The following week, Val replied to Siné through his editorial ‘Israel−Palestine: quand les athées se tournent vers La Mecque’. The sardonic title should be interpreted as a direct accusation that Siné had turned into an Islamo-gauchiste. Val first admitted that he had mixed feelings about the conflict because of its many complex layers: historical, psychological, and political. After an appraisal of the exceptional cultural and intellectual richness of the Jewish population, Val referred to a sense of cosmopolitanism within Jewish identity that was lost by the act of creating a state and a nationality. Val expressed disgust at certain pro-Palestinians who thought that the Israelis were like everyone else: racist, unjust, selfish, just like the French, or the Italians. Val added that the left had just replaced the word ‘Jew’ with Israeli but used the same discourse of the interwar anti-Semitic pamphleteers. For Val, Israel was just another state capable of making the same mistakes as any other country. He further observed that those who were ‘radical pacifists’ during the war in Kosovo – which maybe a direct reference to Charb and Siné, who were reportedly the only Charlie Hebdo contributors opposed to the North Atlantic Treaty Organization (NATO) military intervention – now became supporters of Hamas and Hezbollah. 9 Finally, Val argued that Israel was not a colony, but a country built on a former Ottoman colony.

▶ [Task details] According to the passage on Val's editorial, why did Val have mixed feelings about the conflict? Answer in one or two sentences.

▶ [Provided data]
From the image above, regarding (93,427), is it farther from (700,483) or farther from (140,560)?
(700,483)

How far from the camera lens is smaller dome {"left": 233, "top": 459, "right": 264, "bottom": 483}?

▶ [Output below] Val had mixed feelings about the conflict because it has many complex layers: historical, psychological, and political.